Des drones qui pourront rester en vol stationnaire pendant des heures

« En plus, on a fait le choix d'avoir des drones haut de gamme polyvalents, c'est-à-dire des drones qui seront amenés à réaliser des vols ordinaires, mais qu'on pourra aussi mettre en œuvre en mode captif » détaille le gradé. « Normalement, pour voler, un drone s'appuie sur une batterie, qu'il embarque. Là, on substitue à cette batterie embarquée un système d'alimentation partant du sol, qui permet au drone de conserver une capacité d'observation quasi-permanente en réalisant un vol stationnaire. » Grâce à un câble très fin, l’appareil ne sera dès lors plus soumis aux contraintes d’autonomie que connaissent d’habitude les engins à batterie, ce qui pourrait s’avérer particulièrement utile pour la surveillance de sites sensibles par exemple.

« En cas de besoin, si le drone détecte un objectif, s'il faut préciser un renseignement, on pose le drone, on réinstalle la batterie et on le fait décoller » poursuit le colonel Bisognin – sachant que l’appel d’offres fait référence à une autonomie minimale de 20 minutes dans des « conditions normalisées de température et de pression » (voir plus de détails dans les documents afférents à l’appel d’offres).

Parachutes en cas de pépin

Alors que l’éventualité d’un crash aux abords d’une manifestation surveillée par un drone peut affleurer les esprits, la Gendarmerie se veut rassurante : « Nos systèmes sont étudiés pour avoir un haut niveau d'exigences en matière de navigabilité et de sécurité aéronautique. Toutes les dispositions sont prises pour que le risque soit le plus limité possible. C'est d’ailleurs pour ça que sur les futurs systèmes que la Gendarmerie va acquérir, il est prévu notamment un parachute, pour parer à toute éventualité. »

Les militaires habilités à utiliser des drones seront d’autre part spécialement formés, avec l’appui du groupement d'instruction du commandement des forces aériennes de la Gendarmerie Nationale. Trente premiers télépilotes doivent être formés cette année, puis soixante par an à compter de 2017.

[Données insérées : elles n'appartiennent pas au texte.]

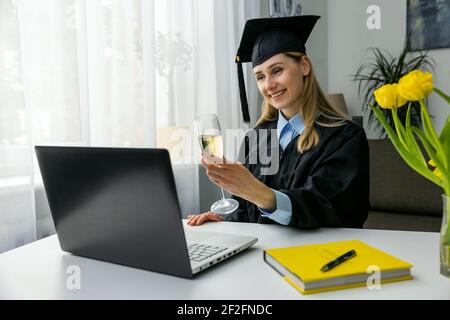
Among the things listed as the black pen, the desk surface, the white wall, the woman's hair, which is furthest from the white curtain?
the white wall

« Tout ça est très encadré »

Cet effort en matière de sécurité n’est pas anodin, en cette période où les drones suscitent parfois de fortes craintes. « On se donne les moyens pour que l’acceptabilité sociale des drones soit la plus forte possible, déclare Jérôme Bisognin. Premièrement, avec un très haut niveau d'exigences en matière de sécurité aéronautique. Deuxièmement, au travers du respect de la règlementation liée à l'utilisation de l'espace aérien. Et troisièmement, avec un haut niveau d'exigences en matière de respect du droit à la vie privée et de l'inviolabilité du domicile, ainsi que de la législation Informatique et Libertés. » Et puis « évidemment » un « contrôle hiérarchique adapté » pour que ces dispositions soient correctement appliquées sur le terrain.

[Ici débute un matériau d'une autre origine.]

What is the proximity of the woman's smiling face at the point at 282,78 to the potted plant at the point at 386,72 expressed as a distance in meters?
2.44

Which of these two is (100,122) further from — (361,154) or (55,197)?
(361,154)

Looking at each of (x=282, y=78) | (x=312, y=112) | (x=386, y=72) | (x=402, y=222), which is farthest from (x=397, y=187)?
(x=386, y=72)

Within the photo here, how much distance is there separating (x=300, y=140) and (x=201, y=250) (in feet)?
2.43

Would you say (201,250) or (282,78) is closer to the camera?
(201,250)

Le représentant de la Gendarmerie précise que ses drones ont « vocation à être utilisés en survol de voie publique, comme la réglementation nous le permet pour l'accomplissement de notre mission de sécurité publique ». Pas question a priori de survoler une cour privée ou le jardin de Madame Michu. D’autre part, les images réalisées sont destinées, « sauf besoin lié à la police judiciaire, à être conservées 30 jours maximum ». Au terme de ce délai, elles seront détruites – de la même manière que pour les caméras de vidéosurveillance installées dans des lieux ouverts au public. « On sera parfaitement en règle avec la réglementation » assure le colonel, promettant au passage des procédures de contrôle adaptées.

Un peu à l’image des caméras-piétons, dont le flou juridique autour de leur utilisation par les forces de l’ordre a très récemment conduit le législateur à s’emparer du sujet, le gradé reconnaît à demi-mot que les choses ne sont pas forcément toujours très claires : « Il n'y a pas de dispositions légales sur le sujet concernant les caméras embarquées sur drone, donc c'est à nous de prendre les mesures nécessaires pour que les droits fondamentaux soient respectés. D'où un cadre d'emploi très strict. »

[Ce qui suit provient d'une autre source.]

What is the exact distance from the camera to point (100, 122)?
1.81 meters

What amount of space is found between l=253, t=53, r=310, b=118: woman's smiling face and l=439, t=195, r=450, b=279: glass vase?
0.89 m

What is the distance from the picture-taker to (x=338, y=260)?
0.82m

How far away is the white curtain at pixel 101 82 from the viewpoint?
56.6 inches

La Gendarmerie reste mystérieuse sur le coût de ces appareils

Quel est le budget alloué par la Gendarmerie à ces drones ? L’institution a refusé de nous donner le moindre chiffre. Elle précise simplement qu’elle bénéficie d’une subvention de l'Union européenne (au titre du Fonds de sécurité intérieure). À titre de comparaison, la préfecture de police de Paris envisage de consacrer plus de 400 000 euros pour deux systèmes complets (drone + accessoires et pièces détachées + formation).

En attendant d’apercevoir des drones « gendarmes » dans les airs, le colonel Bisognin nous explique que les premiers retours de la phase de prise en main se révèlent « très favorables ». « On est en présence d'outils faciles à mettre en œuvre, très ergonomiques, qui répondent à nos exigences de sécurité. En termes de formation, les premiers personnels formés se sont appropriés le produit dans d'excellentes conditions, donc on est pour l'instant très satisfaits de ce premier lot de micro-drones. »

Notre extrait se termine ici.